------ STUDY TEXT
Whether this fiscal pressure eventually tips the expansion debate is uncertain. Over a decade of consistent Republican opposition survived every prior argument for expansion, including the ARP’s enhanced incentives. But the combination of mandatory work requirement costs, provider tax freezes, directed payment limitations, and reduced retroactive coverage creates cumulative fiscal pressure that previous calculations did not include. Wisconsin now pays more to comply with federal mandates while receiving less federal support than it would under expansion.
The Divided Government Dynamic#
Wisconsin’s implementation will be shaped by the same divided government that has defined its Medicaid policy for nearly a decade. Governor Evers controls the Department of Health Services and its administrative discretion. The Republican legislature controls the budget and can attempt to mandate implementation approaches through legislation or budget provisions.
------------
------ SOURCE MATERIAL
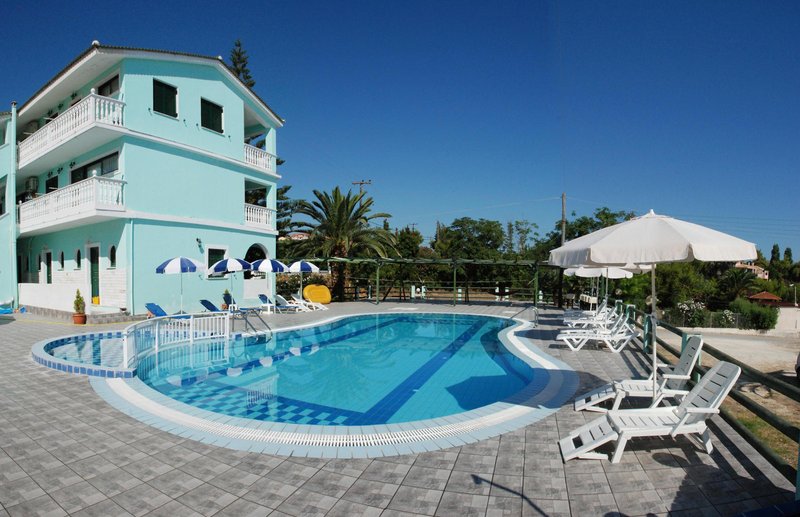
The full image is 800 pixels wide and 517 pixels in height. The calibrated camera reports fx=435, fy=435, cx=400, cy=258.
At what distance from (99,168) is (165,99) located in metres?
3.91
------------
**LIST OF TASKS**:
1. Translate this sentence from the passage on Wisconsin's Medicaid policy into Spanish: "Governor Evers controls the Department of Health Services and its administrative discretion."
2. Write a continuation of the passage on Wisconsin's Medicaid policy, starting after its final sentence.
The listing is not needed for anything here.

**ANSWERS FOR THE EXERCISE**:
1. El gobernador Evers controla el Departamento de Servicios de Salud y su discreción administrativa.

2.
This division produces predictable friction. The Evers administration will design implementation to maximize exemptions, automate verification through data matching, and minimize procedural barriers for enrollees. Republican legislators may attempt to mandate stricter enforcement protocols, narrower exemption interpretations, or specific verification requirements. Whether such efforts survive gubernatorial veto depends on whether Republicans can secure two-thirds majorities in both chambers, which current margins make unlikely.
The Walker-era lame-duck legislation that prevented waiver withdrawal demonstrates the legislature’s willingness to use structural mechanisms to constrain executive discretion on Medicaid. Similar approaches could emerge during the 2026 implementation period. Budget provisions attached to the 2025-2027 biennial budget, which Evers signed on July 3, 2025, may contain implementation-related constraints. Standalone legislation mandating specific enforcement approaches would require either Evers’ signature or a veto override.
Wisconsin holds gubernatorial and legislative elections in November 2026, weeks before the December 31 implementation deadline. Electoral outcomes could shift the political environment during the most critical implementation phase. If a Republican governor wins and takes office in January 2027, implementation philosophy could shift dramatically from accommodation to enforcement. If Evers wins a third term, the minimal-enforcement approach continues.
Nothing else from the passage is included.